『月報』ってどんなもの?

こんにちは。スタッフYです。


お売りいただく時に付属していた方が良いもの一つとして『月報』があります。今回はそんなお話です。


1920年代後半、出版社の改造社と春陽堂が、日本で初めての文学全集を企画しました。


全集は、多い場合には数十巻にも及びますが、新刊の全集は一度でその全てを購入する訳ではなく、定期的に発行・配本されていく書籍を集めて全集全巻を揃えるシステムです。


配本の順番も、1巻から順に2巻3巻…ではなく、ランダムな配本であるようです。


これは、1から順に出してしまうと、ある程度巻数が揃ったところで購入を中断してしまう人が多くなってしまうから…という本当か嘘かわからない情報を以前に店長から教えてもらった記憶があります。


確かに。1巻2巻5巻8巻…という順で配本されたら、ちょっとソワソワしてしまいます。


とりあえず、3巻4巻6巻7巻が配本になるまで待たねば!・・・しかし恐らくはその前に10巻が出たりするのですね。上手い!(今また同じことを店長に聞いたら、「編集の進み具合とかにもよるからなんじゃない?」とまた別の回答が…なんだこいつ)


話が逸れましたので戻しますね。


定期配本される本、では次は何巻なのか?その収録内容は?…と気になるところですね。


書籍を売るためにはどうすれば効果的かということで、予約購入者獲得など宣伝戦略のひとつとして、書籍に挟み込みの小冊子『改造社文学月報』、『春陽堂月報』が作られました。


よく見るタイトルは『月報』(単に『月報』であったり『○○全集月報』であったりします)です。他には『付録』『栞』『○○季報』『○○会報』など様々です。


1928年刊行の漱石全集への月報添付を皮切りに、全集には月報をつけることが日本出版界の習わしとなりました。


では、月報の内容とは。


前述のとおり、その全集の宣伝戦略として使用されたのが始まりですので、次巻の広告掲載はもちろんのこと、研究ノート、年譜、執筆者の紹介、正誤表など。

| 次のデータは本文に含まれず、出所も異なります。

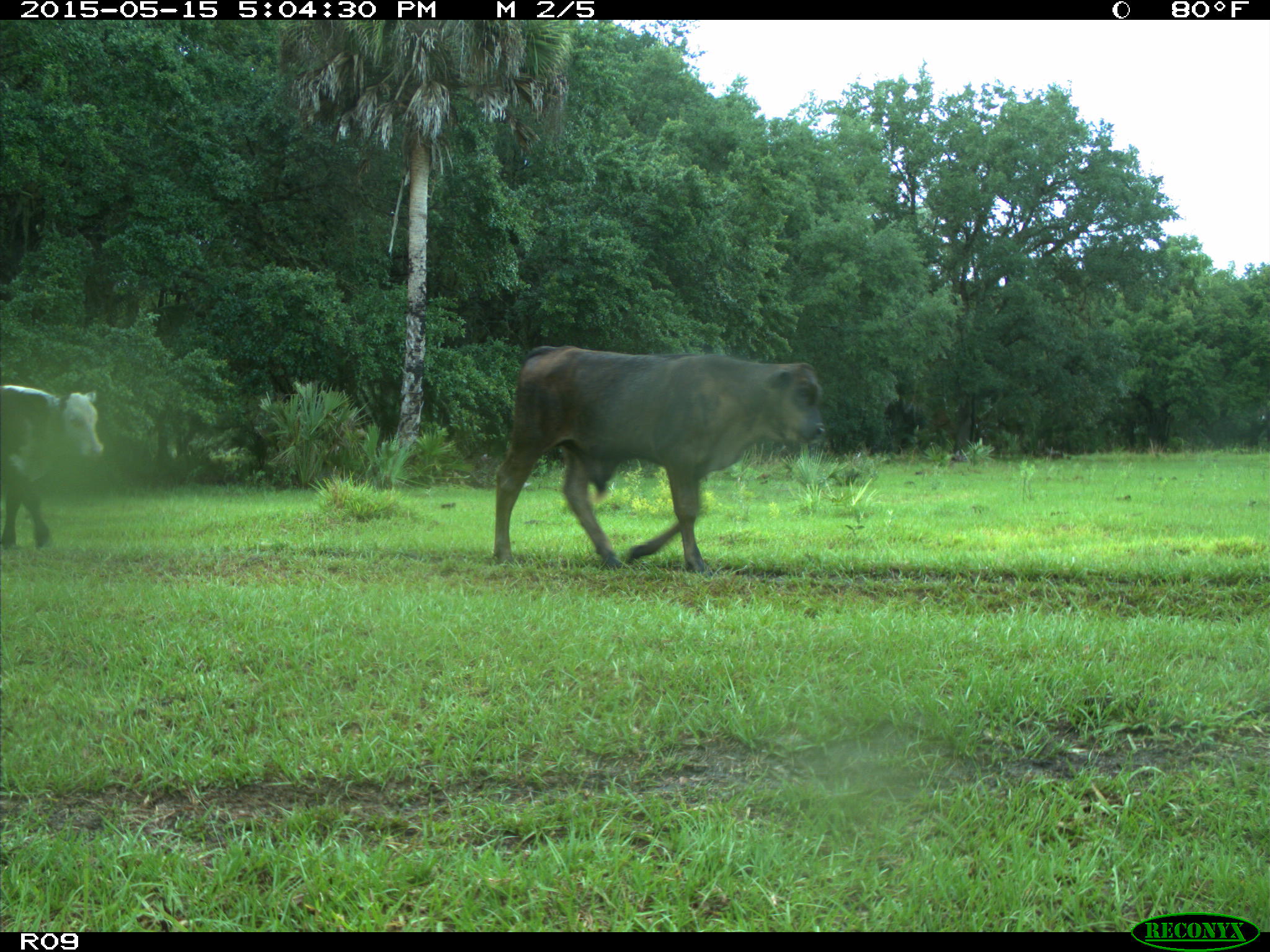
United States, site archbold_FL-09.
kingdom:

月報掲載文を書いている作家も興味深い部分ですが、店長曰はく「月報はその作家のファンが萌えを語ってるんだ」とのことで((※)ほんとかな??(^_^;))、□□先生は△△先生のファンなのか~…とか、どういう風に評価しているのかに注目するのも面白そうです。


月報掲載の論文などから新たな知見を得ることもあるようで、石川淳が鴎外全集に掲載したエッセイは、それ自体でまとめられて一冊の本として出版されました。


他にも、月報をまとめた書籍として、横山利一全集月報集成や澁澤龍彦全集月報集成があります。


月報自体はA4もしくはB5サイズの用紙3枚ほどを二つ折りにし、2段組み程度で文章を掲載していますが、そのような僅かな掲載文から本を作るとは…。


一体どれほどの内容の深さがあるのでしょう。


日本の古本屋サイトから販売商品の一覧を覗くと、全集本体なし・月報のみで販売されている商品も多く見かけます。


私が見つけたのは、世界文学全集月報、世界美術全集月報、藤村全集月報などです。


本として出版されるまでにはいかなくても、そこには十分な価値があるのですね。



(※)の話の余談として。

同人誌即売会にサークル側として参加したことがある方は心当たりがあると思うのですが、その昔(私の最後のサークル参加は15年くらい前です(;^_^A)、サークル参加者はイベントごとに『ペーパー』というものを作る習慣がありました。

季節のご挨拶から始まって、既刊の通販情報が掲載されていたり、『すまん!新刊落ちた!!』の謝罪文があったり、近況報告があったり、自分のジャンルや新しくハマったジャンルの話等々。ライブやイベントのレポートが書かれているものもありました。